You will find several orthodox rabbis who follow Rabbi Angel's interpretation.
Rabbi Aryeh Moshen
Brooklyn
December 5, 2012
Rabbi Aryeh Moshen
Another thing that strikes me is that I accept the Talmud, not as a Gd, but as a debate that is open to questioning, and so far as I understand it that is all that Talmud itself claims to be. That is, Talmud is a source of chabad, but that it is open to questioning, and that new cases still present themselves, and that not every case in Talmud was capable of being solved. Thus, with respect to this following line: "you also must accept the Talmud and commentaries that say that a child born of a non-Jewish mother is a non-Jew." while I do accept Talmud, I also accept that it is questionable by nature, which therefore seems to invalidate the comment in the quotations relative to this post.
Craig Hamilton
MA
December 5, 2012
Dear Rabbi Aryeh Moshen,
Thanks for the attention but I fully fail to receive how this is relative to me, especially as a male, “The Book of Ezra is quite explicit that the foreign wives AND THEIR CHILDREN were sent away.” My wife is not Jewish to her knowledge, and neither am I. What I am talking about is paternal ascent to having an affinity for observance of Torah with respect to me. Rabbi, my mom hid my Jewish books. Rabbi, my mom taught me, possibly by accident, that I should commit idolatry. I don't see how maternal ascent is possible in my instance.
Craig Hamilton
MA
December 4, 2012
Dear Rabbi, Thank you for taking the time to discuss this with me, and to have the courage to proclaim desolate words, “I'm sorry,” for when I talk with my wife, she said the following the other day about my mom: “I wish I could just say to your mother, ‘Have you met someone? His name is Craig. You have no clue in the slightest who he is, or what he is like, but he is your son.’” Sincerely,
Craig Hamilton
Sandwich
December 4, 2012
Aryeh Moshen
Links are not allowed on this site, so I will give you the name of an article/ ruling that is made by a Rabbi. If you input the phrase: "Halakhic conversion of non-religious candidates" into yahoo, it will come up.

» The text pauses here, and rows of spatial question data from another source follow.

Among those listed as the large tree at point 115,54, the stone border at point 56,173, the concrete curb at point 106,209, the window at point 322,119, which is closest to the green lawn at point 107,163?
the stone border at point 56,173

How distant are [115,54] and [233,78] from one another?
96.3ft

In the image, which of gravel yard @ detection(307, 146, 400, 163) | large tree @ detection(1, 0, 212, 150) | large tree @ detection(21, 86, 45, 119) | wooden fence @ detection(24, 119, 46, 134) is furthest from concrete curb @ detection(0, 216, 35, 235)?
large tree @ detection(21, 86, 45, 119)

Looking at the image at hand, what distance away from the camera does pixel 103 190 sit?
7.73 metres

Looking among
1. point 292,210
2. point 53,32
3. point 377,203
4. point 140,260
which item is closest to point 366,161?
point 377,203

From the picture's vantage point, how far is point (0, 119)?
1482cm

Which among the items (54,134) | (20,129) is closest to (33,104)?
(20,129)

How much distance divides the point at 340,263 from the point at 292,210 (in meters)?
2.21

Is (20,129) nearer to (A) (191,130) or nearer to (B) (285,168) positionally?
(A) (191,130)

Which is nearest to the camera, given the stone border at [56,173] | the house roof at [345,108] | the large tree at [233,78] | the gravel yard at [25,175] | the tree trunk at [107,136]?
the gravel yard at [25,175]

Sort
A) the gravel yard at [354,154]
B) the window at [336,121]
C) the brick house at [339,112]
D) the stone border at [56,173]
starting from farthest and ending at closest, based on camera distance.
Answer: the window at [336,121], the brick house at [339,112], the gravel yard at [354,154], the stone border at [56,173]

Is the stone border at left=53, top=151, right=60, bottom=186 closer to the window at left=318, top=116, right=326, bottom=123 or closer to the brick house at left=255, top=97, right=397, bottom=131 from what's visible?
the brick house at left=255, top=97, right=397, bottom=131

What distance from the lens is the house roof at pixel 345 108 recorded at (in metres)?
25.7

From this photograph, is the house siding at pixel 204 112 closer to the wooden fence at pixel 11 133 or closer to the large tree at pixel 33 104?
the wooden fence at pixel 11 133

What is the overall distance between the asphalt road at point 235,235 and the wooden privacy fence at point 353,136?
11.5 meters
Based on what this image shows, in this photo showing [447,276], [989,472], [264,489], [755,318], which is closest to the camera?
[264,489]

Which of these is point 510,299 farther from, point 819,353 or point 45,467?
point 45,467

Can you please comment on how you feel about that article? As in, I have a wife who is not religious but we must convert as a family so she is converting with me to keep our family intact. How do you feel about Rabbi Angel's reasoning? (I think he is a Modern Orthodox, so don't write him off as an heretic.)
Father of Ariel Simcha
December 4, 2012
To Craig
I'm sorry, but I must disagree. The Book of Ezra is quite explicit that the foreign wives AND THEIR CHILDREN were sent away. If you want to find a commentary who says that the children were not sent away you also must accept the Talmud and commentaries that say that a child born of a non-Jewish mother is a non-Jew. I've worked with Mischlingen. Several of them have told me that they want to be treated as BTs and not Gerim. My response is always the same, "I would be happy to welcome you should you choose to convert but if you insist that you are Jewish by virtue of your father, then I cannot help you."